TRY IT ▸ Rewrite every row below, changing "Jump" to "Hop" and keeping all other wording the same. Leave the pictures out of your answer.

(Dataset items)
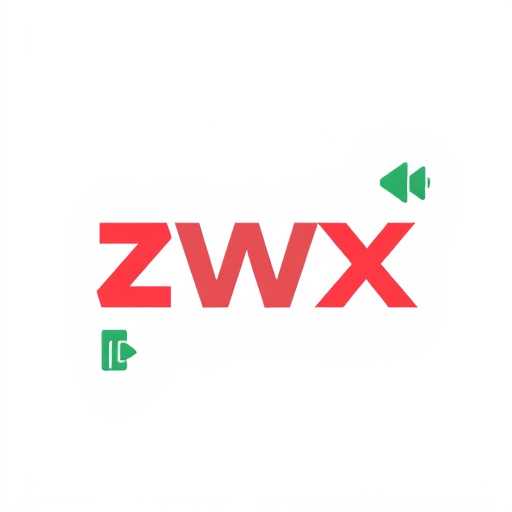 A Revolução do Jogo Online no Brasil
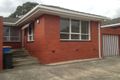 Property photo of 3/55 Essex Road Surrey Hills VIC 3127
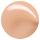 003 Fair Pink
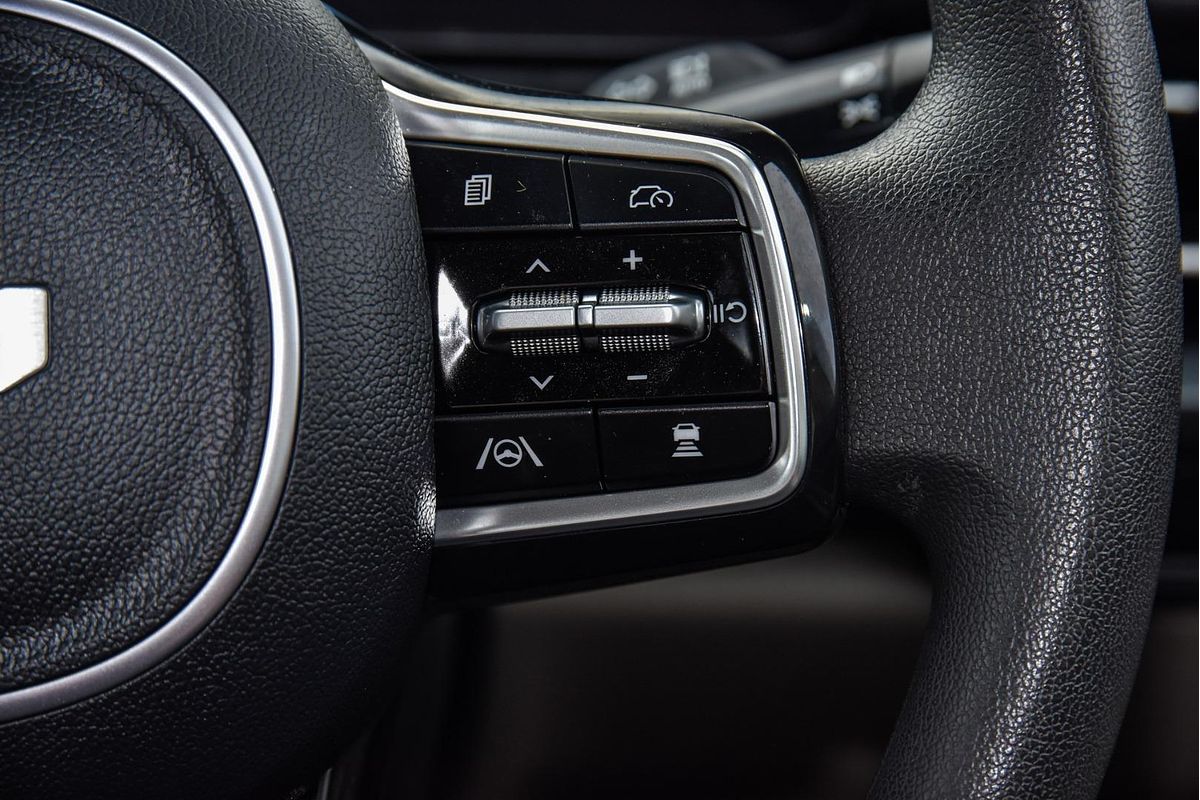 2024 Kia Carnival S KA4 PE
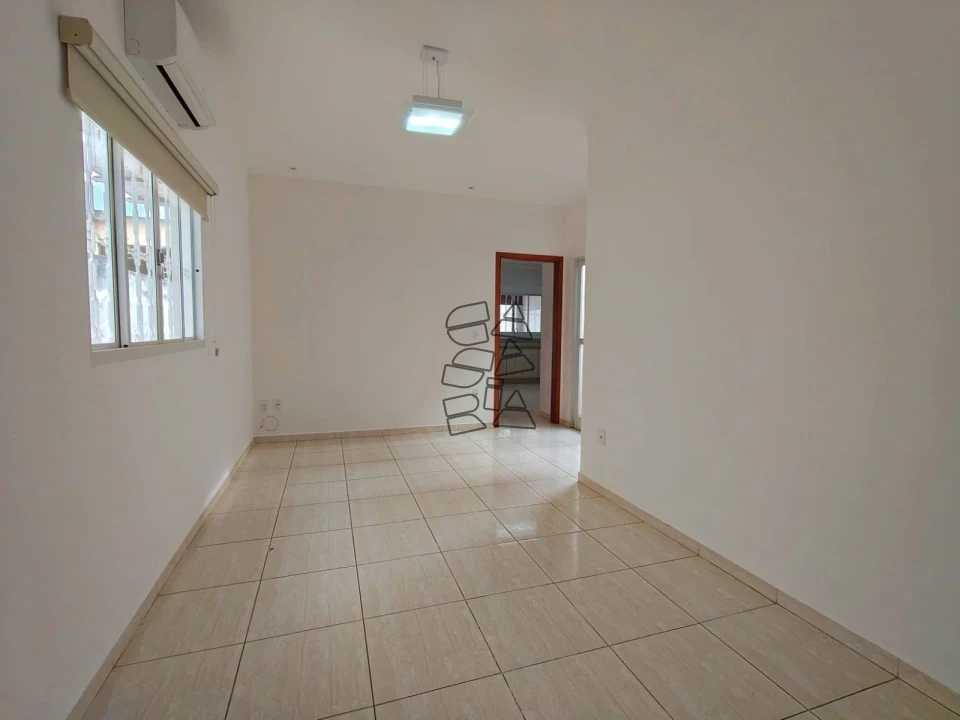 Casa Residencial à venda - Centro Limeira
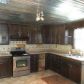 408 W Oklahoma Ave, Wheeler, TX 79096 ID:15937947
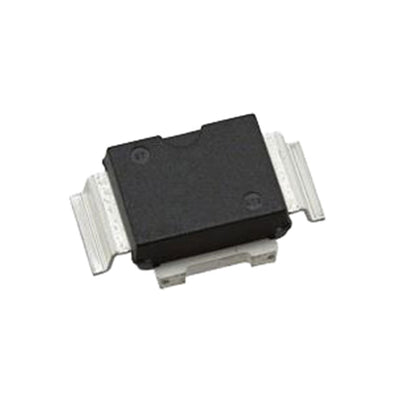 PD85035A-E by STMicroelectronics - FET RF 40V 870MHZ POWERSO10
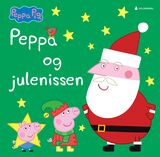 Omslagsbilde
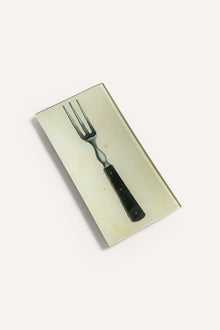 FORK TRAY JDRTFK23 1 John Derian 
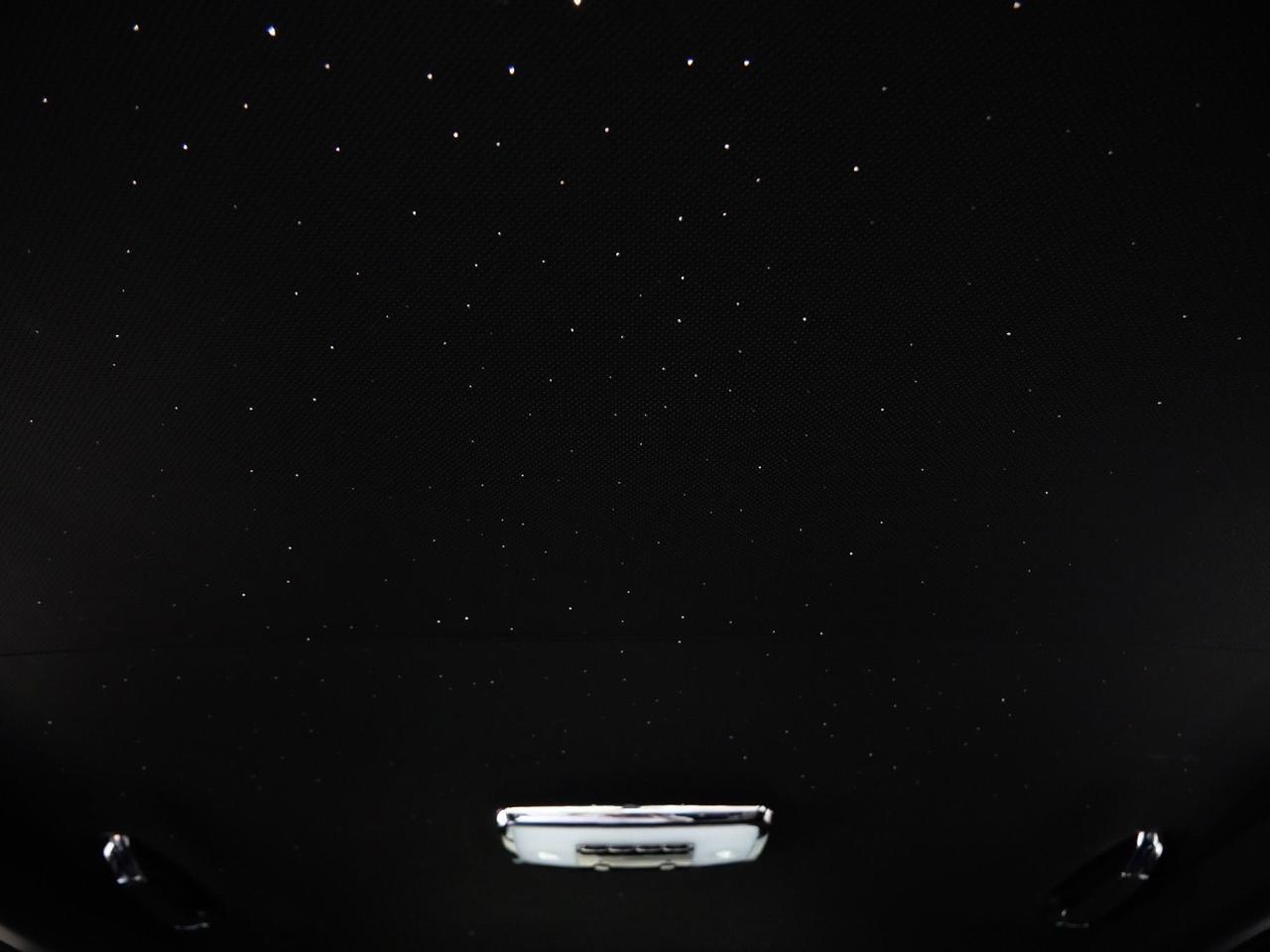 2021 Rolls-Royce Cullinan Lawrence KS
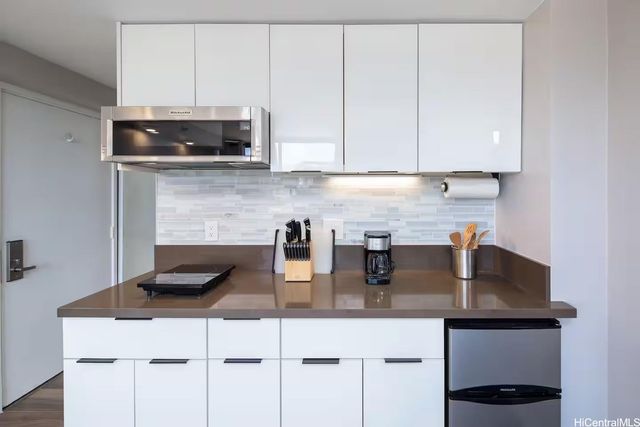 444 Niu Street 2702, Honolulu, HI 96815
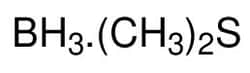 Strem, An Ascensus Company&nbsp;CAS# 13292-87-0. 25g. Borane, dimethylsulfide complex (contains 5-6% excess dimethylsulfide). MFCD00013189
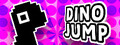 Dino Jump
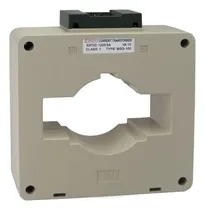 Comprar Transformadores De Corrente (tc) Linha Msq100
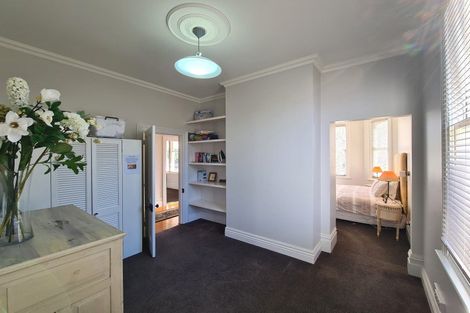 Photo of property in 756 Rings Road, Coromandel, 3506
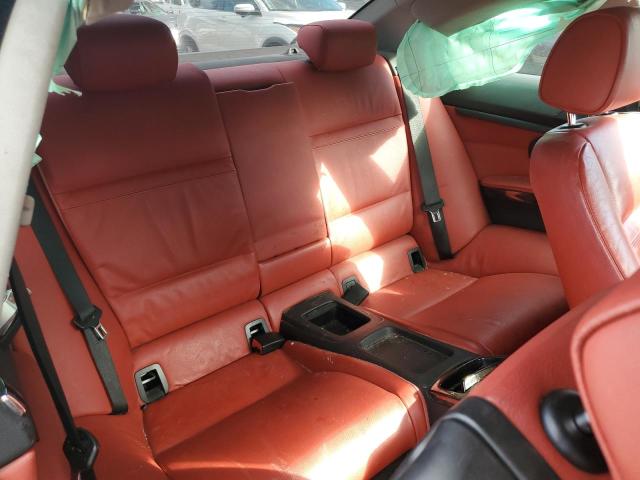 Photo 10 from auction – 2010 BMW 328 XI with VIN WBAWC3C58AP470860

EXERCISE OUTPUT ▸
 A Revolução do Jogo Online no Brasil
 Property photo of 3/55 Essex Road Surrey Hills VIC 3127
 003 Fair Pink
 2024 Kia Carnival S KA4 PE
 Casa Residencial à venda - Centro Limeira
 408 W Oklahoma Ave, Wheeler, TX 79096 ID:15937947
 PD85035A-E by STMicroelectronics - FET RF 40V 870MHZ POWERSO10
 Omslagsbilde
 FORK TRAY JDRTFK23 1 John Derian 
 2021 Rolls-Royce Cullinan Lawrence KS
 444 Niu Street 2702, Honolulu, HI 96815
 Strem, An Ascensus Company&nbsp;CAS# 13292-87-0. 25g. Borane, dimethylsulfide complex (contains 5-6% excess dimethylsulfide). MFCD00013189
 Dino Hop
 Comprar Transformadores De Corrente (tc) Linha Msq100
 Photo of property in 756 Rings Road, Coromandel, 3506
 Photo 10 from auction – 2010 BMW 328 XI with VIN WBAWC3C58AP470860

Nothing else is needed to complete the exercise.